The WHO had earlier declared it as a public health emergency of international concern.

Stepping up surveillance

According to the Ministry official, guidelines have been issued to State governments to “step up surveillance” and continue on the tracking, testing and treatment and isolation protocols of monkeypox cases. These also include monitoring the close contacts of the patients.

“ The Centre will also help and step in where necessary. We had sent teams to Kerala too,” he said.

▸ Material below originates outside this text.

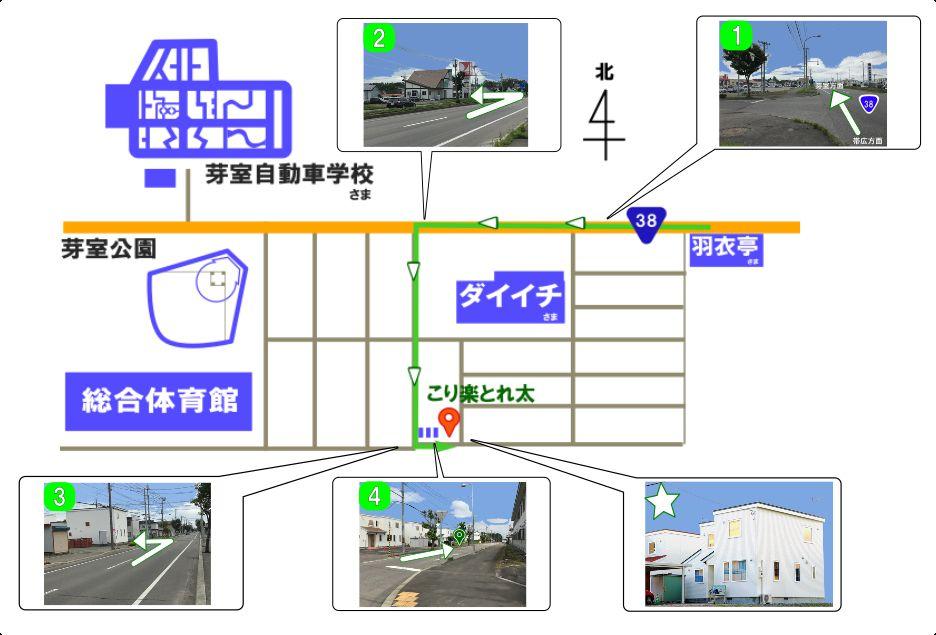 芽室 38号線経由 道順写真 詳細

Satish Koul, Director, Internal Medicine, Fortis Memorial Research Institute, said the virus spreads by close contact, skin-to-skin contact and droplet infection. “Being a viral disease the total duration is around three to four weeks. As of now, prevention is better than cure,” he said.

Covid cases

Meanwhile, India reported 16,866 Covid cases,on a 24-hour basis. Daily cases came down in comparison to the 20,200 infections reported a day-before (July 24). However, the country’s daily positivity rate was at 7.03 per cent, after nearly 170 days; while the weekly positivity rate was at 4.43 per cent.

Active cases decreased by 1,323, and they account for 0.34 per cent of the total infections in the country. Recovery rate was 98.46 per cent, data from the Ministry said.